Fig. 8. In vitro RNA and DNA binding activities of the His-tagged Tho2 purified THO complex. (A) RNA binding assay using the 90 bp ³²P-labelled RNA obtained from the pBluescript SK polylinker and increasing amounts of a preparation of purified complex. (B) Competition assays of the RNA-binding activity of the THO complex using as competitor increasing amounts of the same 90mer RNA, a 60mer ssDNA and a 200 bp dsDNA. (C) DNA binding assay using a 200 bp 5′-end ³²P-labelled, PCR-amplified dsDNA and increasing amounts of the same purified THO complex used in (A).
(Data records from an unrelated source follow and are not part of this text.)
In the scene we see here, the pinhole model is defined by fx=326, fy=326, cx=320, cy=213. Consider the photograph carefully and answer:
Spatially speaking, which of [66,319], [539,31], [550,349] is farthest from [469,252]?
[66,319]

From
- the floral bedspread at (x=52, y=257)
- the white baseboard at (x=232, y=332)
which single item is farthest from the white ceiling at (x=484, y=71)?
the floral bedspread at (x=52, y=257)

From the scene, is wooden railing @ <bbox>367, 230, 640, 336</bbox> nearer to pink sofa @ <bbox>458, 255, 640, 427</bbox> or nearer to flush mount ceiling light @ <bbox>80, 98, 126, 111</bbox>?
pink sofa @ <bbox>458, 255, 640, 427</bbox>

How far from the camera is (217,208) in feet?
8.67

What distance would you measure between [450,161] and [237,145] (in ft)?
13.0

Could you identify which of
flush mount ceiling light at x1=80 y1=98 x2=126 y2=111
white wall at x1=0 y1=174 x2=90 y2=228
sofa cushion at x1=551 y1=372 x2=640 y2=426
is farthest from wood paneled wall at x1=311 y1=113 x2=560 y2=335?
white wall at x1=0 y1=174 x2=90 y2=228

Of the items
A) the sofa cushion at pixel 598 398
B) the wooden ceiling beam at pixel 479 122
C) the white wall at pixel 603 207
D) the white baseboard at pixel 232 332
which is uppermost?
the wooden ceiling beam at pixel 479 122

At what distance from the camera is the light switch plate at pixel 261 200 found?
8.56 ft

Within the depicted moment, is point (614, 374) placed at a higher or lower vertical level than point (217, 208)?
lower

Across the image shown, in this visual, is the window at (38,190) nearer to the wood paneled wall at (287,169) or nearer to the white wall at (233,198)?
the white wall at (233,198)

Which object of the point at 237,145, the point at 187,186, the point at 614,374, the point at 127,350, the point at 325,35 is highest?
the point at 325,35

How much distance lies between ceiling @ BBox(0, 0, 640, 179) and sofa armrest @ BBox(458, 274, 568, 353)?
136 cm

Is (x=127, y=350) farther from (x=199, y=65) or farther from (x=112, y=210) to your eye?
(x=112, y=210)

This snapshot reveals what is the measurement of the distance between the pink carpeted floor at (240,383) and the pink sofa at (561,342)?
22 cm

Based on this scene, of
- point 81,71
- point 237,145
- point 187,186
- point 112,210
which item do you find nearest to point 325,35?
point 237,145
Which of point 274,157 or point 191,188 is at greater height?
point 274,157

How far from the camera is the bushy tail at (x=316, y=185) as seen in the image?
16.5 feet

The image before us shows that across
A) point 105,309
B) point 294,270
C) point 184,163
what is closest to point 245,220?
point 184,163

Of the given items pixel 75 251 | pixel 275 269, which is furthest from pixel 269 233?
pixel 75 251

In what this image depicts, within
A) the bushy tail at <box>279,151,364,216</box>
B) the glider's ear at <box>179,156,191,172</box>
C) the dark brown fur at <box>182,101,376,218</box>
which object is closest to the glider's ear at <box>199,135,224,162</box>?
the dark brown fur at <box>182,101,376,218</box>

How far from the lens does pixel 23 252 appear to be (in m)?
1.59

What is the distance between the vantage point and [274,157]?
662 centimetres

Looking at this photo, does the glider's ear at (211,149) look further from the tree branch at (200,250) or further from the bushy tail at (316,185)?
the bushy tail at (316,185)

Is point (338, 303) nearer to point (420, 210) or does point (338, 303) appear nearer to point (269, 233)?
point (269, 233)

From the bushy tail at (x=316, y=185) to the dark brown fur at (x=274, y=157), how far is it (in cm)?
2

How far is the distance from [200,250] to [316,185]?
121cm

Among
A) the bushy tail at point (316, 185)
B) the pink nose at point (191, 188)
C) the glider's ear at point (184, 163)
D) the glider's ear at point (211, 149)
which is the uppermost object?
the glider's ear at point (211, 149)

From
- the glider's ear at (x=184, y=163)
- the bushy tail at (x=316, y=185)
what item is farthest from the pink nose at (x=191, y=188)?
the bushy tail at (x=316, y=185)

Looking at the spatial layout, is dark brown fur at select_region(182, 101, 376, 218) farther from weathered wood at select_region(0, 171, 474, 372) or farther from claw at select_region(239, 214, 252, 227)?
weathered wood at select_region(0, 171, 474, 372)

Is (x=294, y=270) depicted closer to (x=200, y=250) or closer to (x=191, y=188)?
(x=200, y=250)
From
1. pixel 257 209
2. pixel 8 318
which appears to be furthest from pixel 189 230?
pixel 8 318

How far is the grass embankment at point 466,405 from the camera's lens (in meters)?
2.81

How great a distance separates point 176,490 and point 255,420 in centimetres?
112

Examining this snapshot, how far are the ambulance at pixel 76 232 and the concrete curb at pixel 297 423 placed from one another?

Fig. 9. Hypothetical scheme of the temporary scale of action of the THO complex and RNA export factors in relation to transcription. A question mark is shown at each step to denote our ignorance of the structural and temporary interaction between the different factors. The proteins could act on the nascent RNA sequentially as protein complexes. As a consequence of the link between transcription and RNA metabolism, a functional failure in any of these putative complexes could lead to both a defect in transcription and RNA export, regardless on their specific function. Different alternatives on how a transcriptional impairment can lead to hyper-recombination have been discussed elsewhere (see Aguilera, 2002).